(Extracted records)
┌──
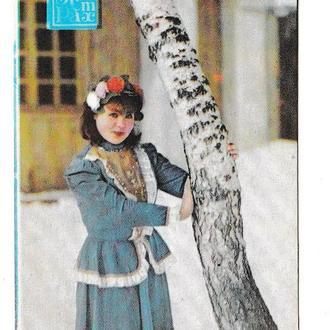 Календарик 1989 Госстрах, девушка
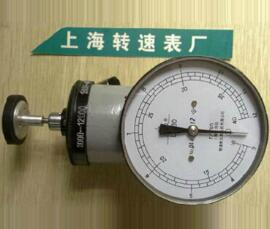 LZ-30, 45, 60 Fixed centrifugal tachometer produced by SHANGHAI AUTOMATION INSTRUMENT TACHOMETER AND INSTRUMENT MOTOR CO., LTD.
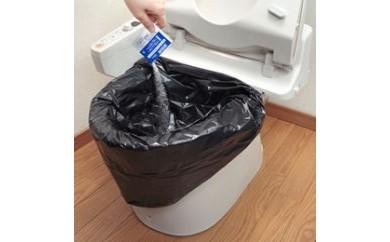 R-48 防災用トイレ袋 50回分  凝固剤10gタイプ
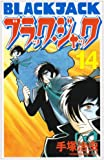 ブラック・ジャック 14 (少年チャンピオン・コミックス)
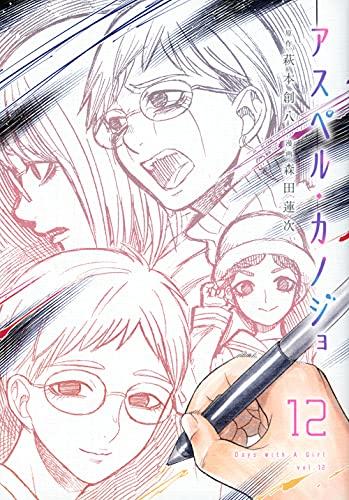 アスペル・カノジョ (1-12巻 全巻) 漫画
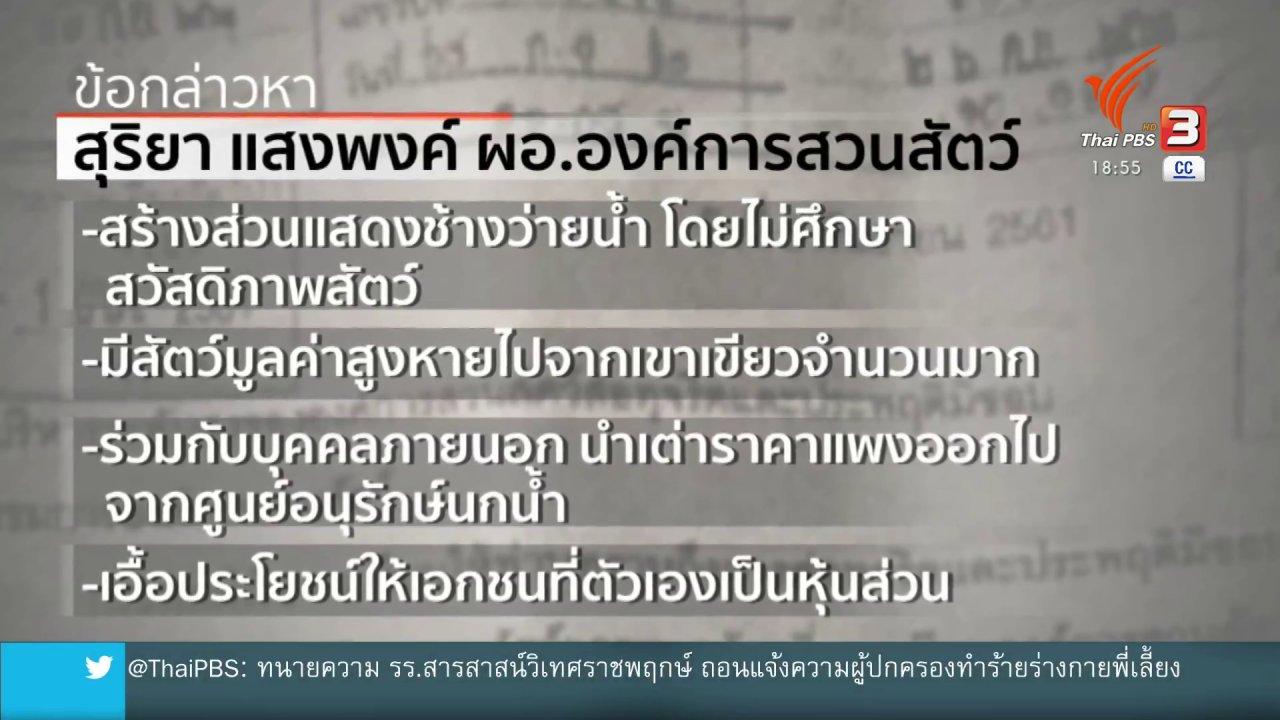 ข่าวค่ำ มิติใหม่ทั่วไทย - ปมขัดแย้งส่วนตัว ยิง ผอ.องค์การสวนสัตว์ฯ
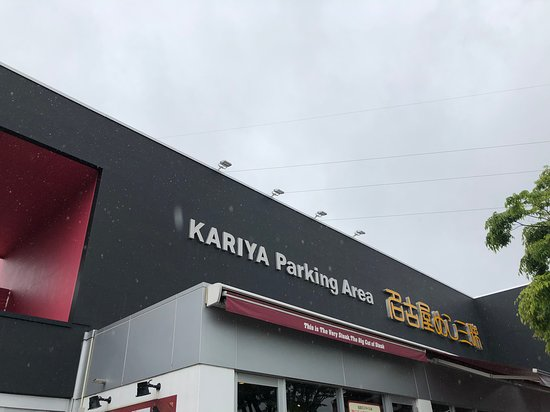 Kariya Parking Area Inbound
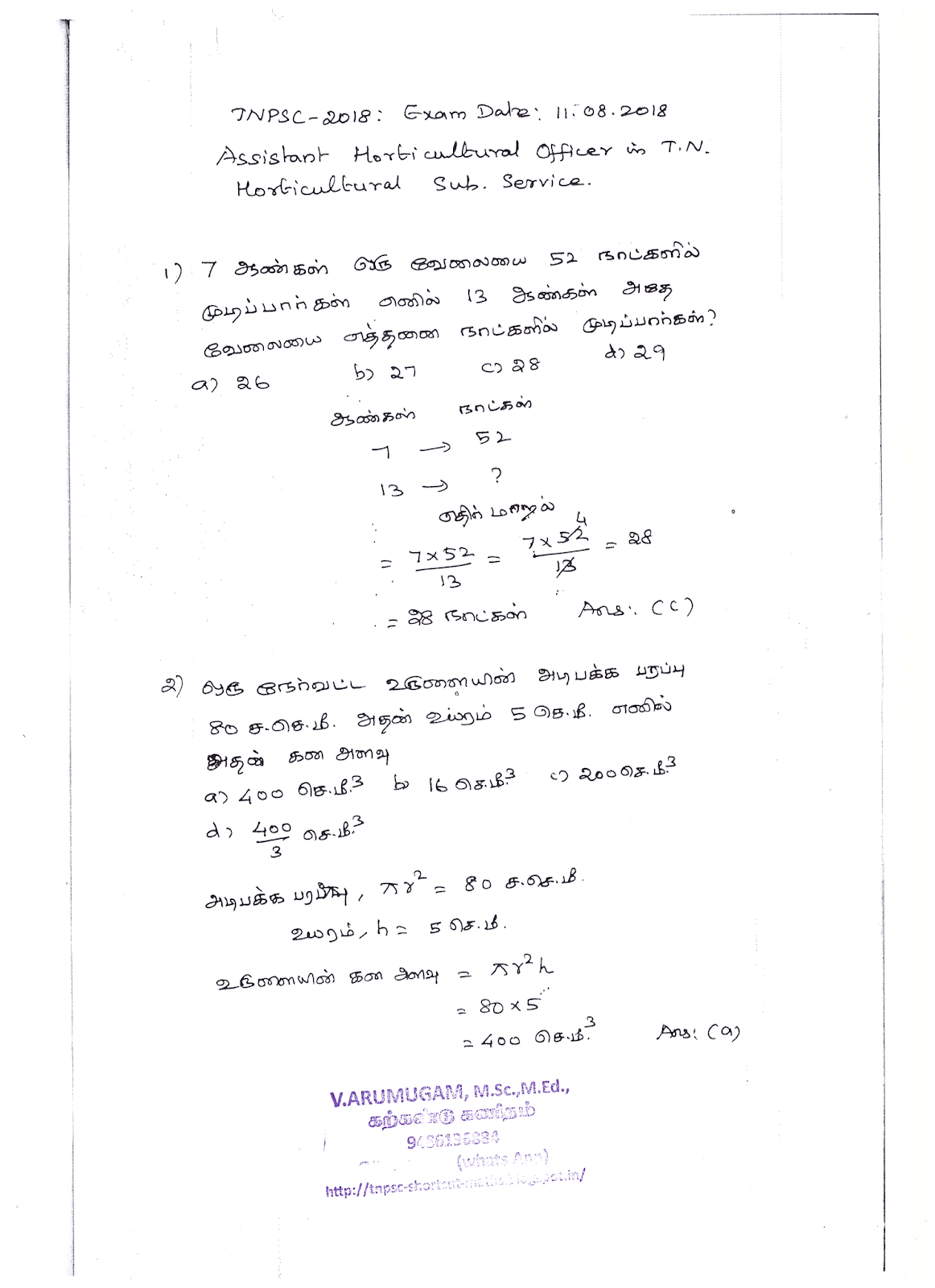 TNPSC-2018- Q-10-Assistant Horticultural Officer in TN Horticultural Subordinate Service Exam-EXAM DATE: 11.08.2018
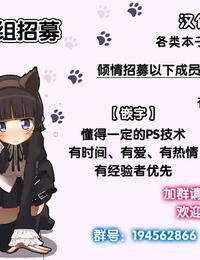 tatapopo Maslow Depart 3-kai COMIC BAVEL 2020-09 Chinese 无毒汉化组 Digital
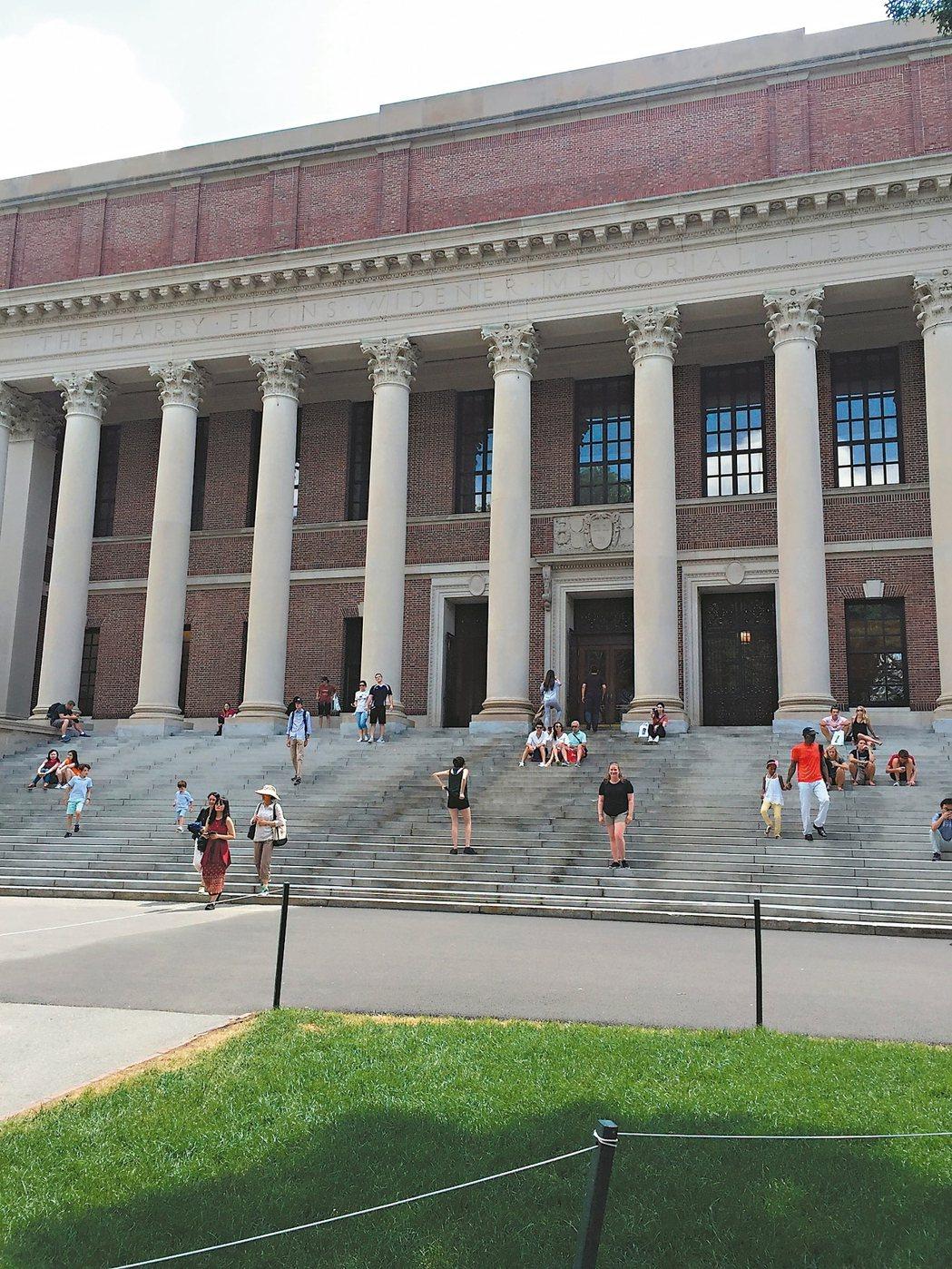 哈佛大學是歷史悠久又全球知名的高等學府。 記者蘇詠智/攝影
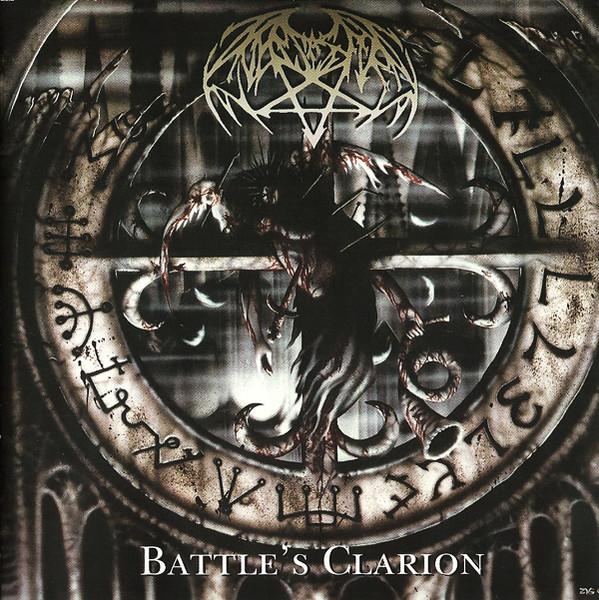 Averse Sefira - Battle's Clarion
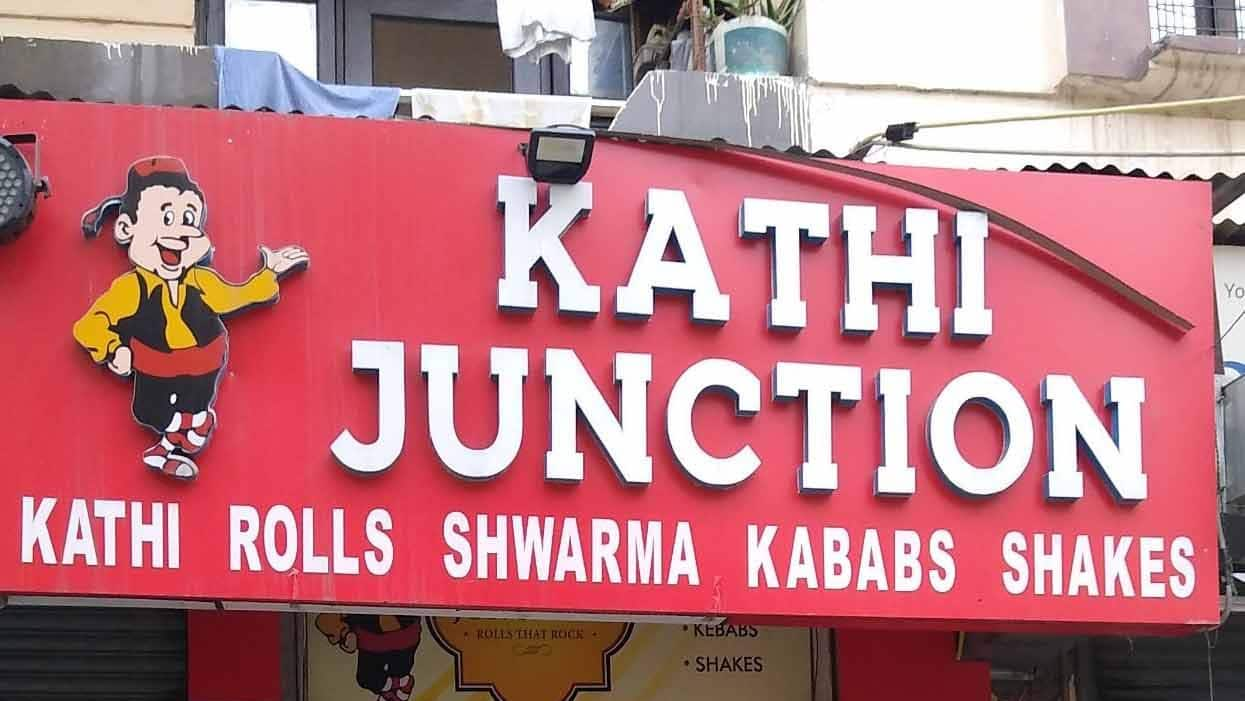 KATHI-JUNCTION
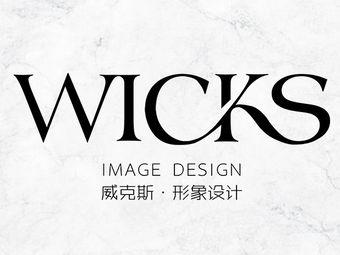 Wicks威克斯形象设计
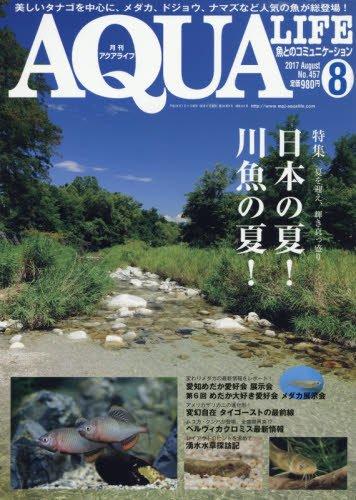 月刊アクアライフ 2017年 08 月号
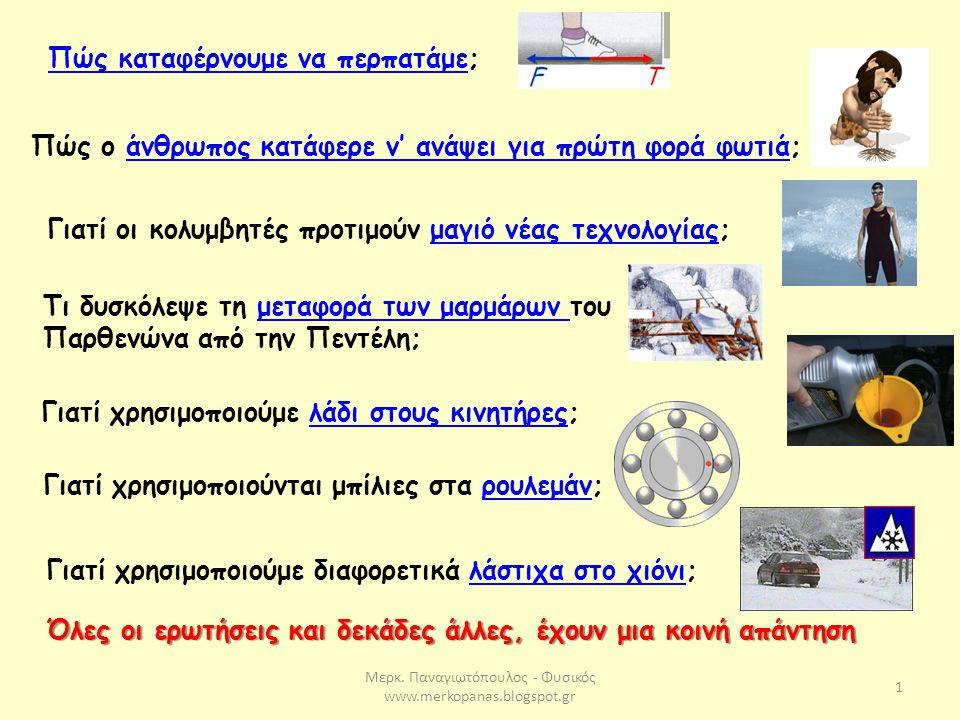 Μερκ. Παναγιωτόπουλος - Φυσικός www.merkopanas.blogspot.gr 1 Πώς καταφέρνουμε να περπατάμεΠώς καταφέρνουμε να περπατάμε; Γιατί χρησιμοποιούμε διαφορετ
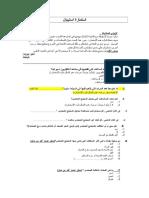 Questionnaire Arabic Version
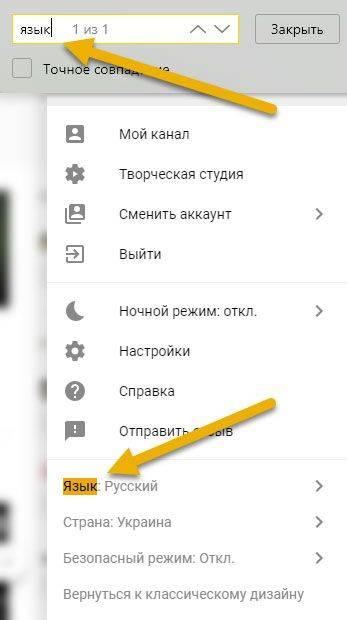 poisk-nastyanbr-1-347x620.jpg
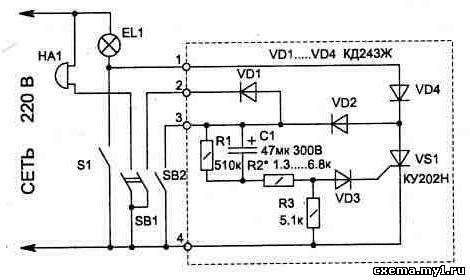 Радиостанции трансиверы Схемы радиолюбителю  Каталог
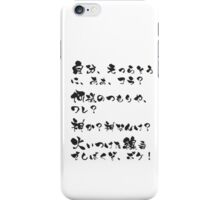 [Osaka Dialect] You, arrogant, heh, Oi? Who the hell...God? iPhone Case/Skin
└──
*WHAT YOU SHOULD DO:* Return, exactly as they appear, the lines from the line containing "ข่าวค่ำ มิติใหม่ทั่วไทย - ปมขัดแย้งส่วนตัว" through the end of the records above, both ends included, without pictures.

*OUTPUT OF THE EXERCISE:*
 ข่าวค่ำ มิติใหม่ทั่วไทย - ปมขัดแย้งส่วนตัว ยิง ผอ.องค์การสวนสัตว์ฯ
 Kariya Parking Area Inbound
 TNPSC-2018- Q-10-Assistant Horticultural Officer in TN Horticultural Subordinate Service Exam-EXAM DATE: 11.08.2018
 tatapopo Maslow Depart 3-kai COMIC BAVEL 2020-09 Chinese 无毒汉化组 Digital
 哈佛大學是歷史悠久又全球知名的高等學府。 記者蘇詠智/攝影
 Averse Sefira - Battle's Clarion
 KATHI-JUNCTION
 Wicks威克斯形象设计
 月刊アクアライフ 2017年 08 月号
 Μερκ. Παναγιωτόπουλος - Φυσικός www.merkopanas.blogspot.gr 1 Πώς καταφέρνουμε να περπατάμεΠώς καταφέρνουμε να περπατάμε; Γιατί χρησιμοποιούμε διαφορετ
 Questionnaire Arabic Version
 poisk-nastyanbr-1-347x620.jpg
 Радиостанции трансиверы Схемы радиолюбителю  Каталог
 [Osaka Dialect] You, arrogant, heh, Oi? Who the hell...God? iPhone Case/Skin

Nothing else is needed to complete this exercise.